When Tim Berners-Lee invented the web he anticipated that we'd all want to write as well as read. The first web browser could edit web pages as well as display them. Later browsers also allowed ordinary users to do it themselves - until Marc Andreessen, founder of Netscape, decided that the mass of internet users wouldn't want to do that and stripped the edit function out. Bill Gates left it out when he launched Explorer.

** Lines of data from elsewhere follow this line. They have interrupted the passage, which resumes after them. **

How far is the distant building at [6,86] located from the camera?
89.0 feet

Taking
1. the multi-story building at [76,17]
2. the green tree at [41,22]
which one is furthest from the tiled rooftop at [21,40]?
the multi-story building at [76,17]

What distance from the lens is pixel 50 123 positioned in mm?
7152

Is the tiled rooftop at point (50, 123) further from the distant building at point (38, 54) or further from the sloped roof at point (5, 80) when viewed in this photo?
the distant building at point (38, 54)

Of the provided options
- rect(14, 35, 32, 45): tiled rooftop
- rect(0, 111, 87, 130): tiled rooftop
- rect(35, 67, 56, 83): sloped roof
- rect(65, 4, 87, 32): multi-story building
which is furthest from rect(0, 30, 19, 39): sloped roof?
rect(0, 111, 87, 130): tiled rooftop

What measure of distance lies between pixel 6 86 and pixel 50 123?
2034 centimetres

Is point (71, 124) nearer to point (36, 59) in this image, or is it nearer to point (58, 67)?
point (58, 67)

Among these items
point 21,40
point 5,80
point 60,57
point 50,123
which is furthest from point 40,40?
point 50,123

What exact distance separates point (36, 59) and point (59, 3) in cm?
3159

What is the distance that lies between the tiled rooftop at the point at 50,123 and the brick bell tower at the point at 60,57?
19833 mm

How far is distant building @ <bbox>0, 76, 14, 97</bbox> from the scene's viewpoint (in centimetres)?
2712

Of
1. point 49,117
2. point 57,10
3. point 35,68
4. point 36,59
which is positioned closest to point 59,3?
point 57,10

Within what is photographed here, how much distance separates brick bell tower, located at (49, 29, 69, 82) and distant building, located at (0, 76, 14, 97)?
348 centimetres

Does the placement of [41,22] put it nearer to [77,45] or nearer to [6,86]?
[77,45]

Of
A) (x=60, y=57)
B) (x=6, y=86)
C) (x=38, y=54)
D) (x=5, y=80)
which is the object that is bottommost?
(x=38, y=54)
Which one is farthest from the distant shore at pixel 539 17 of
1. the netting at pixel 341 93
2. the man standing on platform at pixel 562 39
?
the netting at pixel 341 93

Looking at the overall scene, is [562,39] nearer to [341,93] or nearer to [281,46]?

So, designing websites became the province of geeks and design professionals. Berners-Lee's vision of the web as Platonic "inter-creative" playground was indefinitely deferred. Blogging has changed all that, though. The web is now properly "writable" again and people who found their voices in their weblogs are now ready for more. We're watching a renaissance of personal creativity - not of formal artistic creation, you'll understand, but for the informal, weekend and spare time stuff - for travel photography, essay writing and home video; for music making, recipes and table-top animation.
Meanwhile, the tools of creation - the cameras, the PCs and home studios - have multiplied and got so cheap as to be practically disposable. Historic bottlenecks - bandwidth, storage and CPU - have practically gone away. So what's stopping us exchanging our work?
It's not for want of enthusiasm. It's more likely the simple absence of tools. Creating and storing media files is now easy. Exchanging them, though, is a different story.
The big guys - the media owners and software developers - have invested millions in distribution methods for their expensive content, some adding technology to control its use even after it's got to our hard disk.
At the amateur end of the market, though, we're stuck with a short list of ancient technologies, several of which require a PhD in computer science to operate them. Have you ever set up and administered an FTP server? Enough said.
What we need is a new layer of software tools to finish off the otherwise quite slick personal creativity supply chain. Some simple ways of making big media files available to your family and friends without paying for hosting, running a web server or going grey at the temples. Early examples are here but all are imperfect - BitTorrent is a free P2P file sharing tool used exten sively by naughty kids to exchange "warez" (pirate software) and a quite viable way of circulating even very big files (like digital video) among a small community but there's no easy way of finding BitTorrent files right now.
Creo's Tokens is a neat way of swapping files machine-to-machine. Ideal if your audience is limited to a handful and clever enough to go round firewalls, but Tokens needs your machine to be online constantly.
But the next wave of personal creativity tools is on its way - and will probably have distribution built in. The revolution will be televised after all.